TEXTO FORNECIDO:

═══

OPINIÃO

Os sinais da barbárie se alastram pelo Brasil

Os códigos básicos da civilização vêm sendo infringidos e rasgados no Brasil, dia após dia, em meio a um véu de silêncio e cumplicidade, cujos principais agentes têm nome e sobrenome
Por Marco Aurélio Weissheimer / Publicado em 11 de março de 2020

Os sinais da barbárie se alastram pelo Brasil

Arte de Fabio Alves sobre imagens de vídeoweb

Arte de Fabio Alves sobre imagens de vídeoweb

Ninguém poderá dizer que foi pego de surpresa. O Brasil está vivendo um surto de envenenamento do convívio social e democrático que se expressa diariamente em cenas de violência, truculência, agressão e morte.

Mais grave ainda: essas práticas têm como um de seus principais protagonistas o próprio Estado que, em tese, deveria zelar pelo cumprimento da Constituição e da rede de direitos, garantias e princípios de convivência social necessários para que qualquer comunidade humana se constitua como uma sociedade minimamente civilizada.

Os códigos básicos da civilização vêm sendo infringidos e rasgados no Brasil, dia após dia, em meio a um véu de silêncio e cumplicidade, cujos principais agentes têm nome e sobrenome.

Os banqueiros e demais agentes do sistema financeiro comemoram o aumento de seus lucros e o desmonte do país, sob o olhar cúmplice ou omisso de generais, empresários, juízes das mais altas cortes, donos de grandes conglomerados midiáticos, governadores, prefeitos e parlamentares.

Em agosto de 2019, o procurador Enrico Rodrigues de Freitas, da Procuradoria Regional dos Direitos do Cidadão (PRDC), do Ministério Público Federal, em uma conversa com jornalistas, alertou para os riscos de um recrudescimento do clima de ódio e intolerância no país. “Eu acho que se não houver uma reação forte da sociedade civil esse cenário tende a se agravar.

Aquelas pessoas que pensavam que é legítima a tortura hoje se sentem com a possibilidade de afirmar isso publicamente, legitimando atos de barbárie”, disse o procurador naquela ocasião. Enrico de Freitas apontou ainda o incremento de uma tentativa de legitimação de um discurso de violação de direitos humanos, na sociedade como um todo e dentro de órgãos do Estado brasileiro.

Autora de um estudo que vem monitorando o crescimento de grupos e movimentos de extrema-direita no Brasil, a antropóloga Isabela Oliveira Kalil, alertou, na mesma linha do procurador Enrico de Freitas, que a violência e a violação de direitos estão se banalizando no Brasil e a sociedade está aceitando como tolerável aquilo que deveria ser considerado intolerável numa democracia.

Ao eleger Jair Bolsonaro presidente da República, uma parcela expressiva da sociedade brasileira decidiu apostar em um projeto punitivista para resolver os problemas do país, tolerando socialmente autoritarismos e violações de direitos, a partir da ideia de que os direitos são seletivos e não se aplicam a todas as pessoas, disse ainda a antropóloga, que é coordenadora do Núcleo de Etnografia Urbana da Fundação Escola de Sociologia e Política de São Paulo.

═══

DADOS:
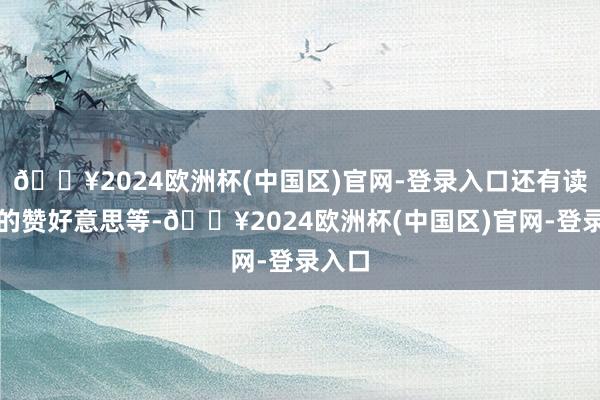 🔥2024欧洲杯(中国区)官网-登录入口还有读者们的赞好意思等-🔥2024欧洲杯(中国区)官网-登录入口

═══

TAREFAS A CUMPRIR:
a. Responda às perguntas abaixo com base no artigo de opinião sobre os sinais da barbárie no Brasil:
(i) Em que mês e ano o procurador Enrico Rodrigues de Freitas alertou jornalistas para os riscos de um recrudescimento do clima de ódio no país?
(ii) De que núcleo a antropóloga Isabela Oliveira Kalil é coordenadora?
(iii) Segundo o artigo, quem comemora o aumento de seus lucros e o desmonte do país?
b. Dê continuidade ao artigo de opinião sobre os sinais da barbárie no Brasil a partir do ponto em que ele termina.
As linhas não são necessárias para a resolução das tarefas.

RESPOSTAS ÀS TAREFAS:
a.
(i) Em agosto de 2019.
(ii) Do Núcleo de Etnografia Urbana da Fundação Escola de Sociologia e Política de São Paulo.
(iii) Os banqueiros e demais agentes do sistema financeiro.

b.
A banalização da violência e da violação de direitos se reflete também nas relações pessoais. O aumento da já historicamente grave situação de violência contra a mulher é um exemplo disso. Só nos dois primeiros meses do ano, no Rio Grande do Sul, houve um aumento de 233% do número de feminicídios, segundo levantamento feito pela Força-Tarefa Interinstitucional de Combate aos Feminicídios criada pela Comissão de Segurança e Serviços Públicos da Assembleia Legislativa.

Para Ariane Leitão, advogada feminista,  especialista em Direitos Humanos e coordenadora da Força-Tarefa, esse incremento da violência é resultado direto do desmantelamento das políticas públicas na área, com o fim da Secretaria Estadual de Políticas para as Mulheres, no governo José Ivo Sartori (MDB), que só se agravou no governo de Eduardo Leite (PSDB), que disponibilizou apenas R$ 20 mil para aplicação em políticas públicas para as mulheres.

É um exemplo que se reproduz em outras áreas, atingindo indígenas, sem-terra, jovens, pequenos agricultores, trabalhadores urbanos, pessoas em situação de rua, LGBTs… A lista é extensa.

Em outubro de 2018, em um artigo que analisava a figura de Jair Bolsonaro, os simbolismos associados ao assassinato da vereadora Marielle Franco e a outros episódios de violência física e simbólica, o antropólogo Luiz Eduardo Soares vaticinou: “A mensagem já foi passada à sociedade. E a mensagem se resume a uma autorização. Autorização à barbárie.

A morte foi convocada. A barbárie está autorizada. O horror saiu do armário. Os espectros do fascismo estão aí, entre nós, a nos assombrar e ameaçar. Estão aí porque já existiam inclusive no espírito de alguns sujeitos que não imaginavam que pudessem ser contaminados”.

Policiais agredindo estudantes e mulheres grávidas, o presidente da República agredindo e insultando jornalistas, cadáveres estampados em capas de revistas… O horror saiu do armário e está entre nós. Nos governando inclusive.